◆ **Document section**:
-=-=-

While I believe that liars, cheaters, and thieves are a very small minority of the industry, the SEC spends a significant amount of time and resources trying to detect their bad behavior and to prevent them from harming investors.

You must also.  From the moment you hire your second employee, or your 20th, or your 2,000th, the odds increase that you have employed someone who will resort to bad acts to separate other people from their money.

My first boss in the industry ran our legal and compliance department, which oversaw well over one thousand employees.  In a memorable, but earthy, metaphor, he used to declare, “We have it good.  We get to work with smart people in an interesting business.  We help our clients achieve their financial goals.  Our employees make a good living and provide for their families.  This is a great company.  We (and here he was talking about the leadership of the firm, not just the compliance team) are like lifeguards at the community pool, watching the swimmers’ heads bob in the water.  Most are having fun, following the rules of the pool, but you just know that someone may be out there, peeing in the pool, ruining it for everyone.  Our job is to find that person.”

Indeed, this may be where our interests are most closely aligned.  No one wants liars, cheaters, or frauds in their firms or in the industry.

Reckless People
OCIE also sees people who behave recklessly.  They forget that they are fiduciaries and caretakers of their clients’ money.

For example, you may have seen that the Division of Enforcement recently brought a settled case[1] against a firm that adopted practices that gave the firm’s 60 employees total control of clients’ funds without implementing any appropriate safeguards.  The firm enabled its employees to access and to transfer client funds through the use of (1) pre-signed letters of authorization; (2) cutting and pasting client signatures on LOAs; (3) and retaining logins and passwords to access their clients’ outside accounts.

Let me pause here and say, “I get it.”  The firm was likely trying to provide a service to its clients by enabling them to easily transfer funds.  But, importantly, the record is devoid of any facts indicating that the firm had adopted reasonable controls to ensure that disbursements of client funds by pre-signed LOAs, or cut-and-pasted signatures, or remote log-in were actually authorized by the client.  It was an accident waiting to happen.

It could have been a problem employee with a drug, alcohol, or gambling problem who was tempted to misappropriate client funds … or it could have been a client who tried to stick it to the firm and falsely claim that a withdrawal or series of withdrawals were unauthorized and there would be no record of the authorization.  Someday, somehow, the absence of controls was going to bite the firm.

As it turned out, the inadequacy of the firm’s controls was exposed when a hacker gained control of a client’s email account and, posing as the client, emailed instructions for the firm to wire almost $300,000 to a foreign bank account designated by the hacker.  The firm acted upon the hijacked e-mail without question or further inquiry, and the client’s money was gone.

-=-=-

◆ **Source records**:
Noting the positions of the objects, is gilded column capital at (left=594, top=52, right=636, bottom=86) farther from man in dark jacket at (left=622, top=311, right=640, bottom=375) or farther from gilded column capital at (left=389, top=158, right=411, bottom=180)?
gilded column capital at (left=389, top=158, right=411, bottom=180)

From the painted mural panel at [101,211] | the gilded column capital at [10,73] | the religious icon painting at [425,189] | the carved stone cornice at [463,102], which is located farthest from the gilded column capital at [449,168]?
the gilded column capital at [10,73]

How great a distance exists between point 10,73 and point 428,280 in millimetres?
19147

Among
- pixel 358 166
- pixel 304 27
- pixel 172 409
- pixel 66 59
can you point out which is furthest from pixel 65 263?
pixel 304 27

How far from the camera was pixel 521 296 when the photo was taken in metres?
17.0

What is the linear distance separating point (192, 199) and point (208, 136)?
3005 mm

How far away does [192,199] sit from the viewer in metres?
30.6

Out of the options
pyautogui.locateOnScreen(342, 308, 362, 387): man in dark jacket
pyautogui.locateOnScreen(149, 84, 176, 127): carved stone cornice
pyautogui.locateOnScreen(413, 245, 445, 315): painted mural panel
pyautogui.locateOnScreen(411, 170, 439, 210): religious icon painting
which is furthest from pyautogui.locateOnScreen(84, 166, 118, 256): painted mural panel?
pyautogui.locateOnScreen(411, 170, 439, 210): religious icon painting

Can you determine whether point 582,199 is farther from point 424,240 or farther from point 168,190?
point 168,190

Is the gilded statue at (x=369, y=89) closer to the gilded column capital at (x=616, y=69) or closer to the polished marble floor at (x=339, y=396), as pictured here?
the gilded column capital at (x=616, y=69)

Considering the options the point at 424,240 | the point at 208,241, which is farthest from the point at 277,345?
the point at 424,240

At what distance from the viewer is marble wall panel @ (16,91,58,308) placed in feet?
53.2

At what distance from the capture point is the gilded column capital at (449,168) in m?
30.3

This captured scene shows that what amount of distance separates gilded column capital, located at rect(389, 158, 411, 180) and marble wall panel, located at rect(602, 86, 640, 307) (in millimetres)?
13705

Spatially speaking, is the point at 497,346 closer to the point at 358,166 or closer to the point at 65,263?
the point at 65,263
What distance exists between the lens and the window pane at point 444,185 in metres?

-=-=-

◆ **Work to do**: Decide whether each statement agrees with the compliance excerpt, answering yes or no and quoting the words of the excerpt that settle it. 1. The firm in the settled case had 60 employees. 2. The hacker had the money wired to a domestic bank account. 3. The speaker's first boss in the industry ran the legal and compliance department.

◆ **Response to this task**:
1. Yes: "gave the firm’s 60 employees total control of clients’ funds"
2. No: "to wire almost $300,000 to a foreign bank account designated by the hacker"
3. Yes: "My first boss in the industry ran our legal and compliance department"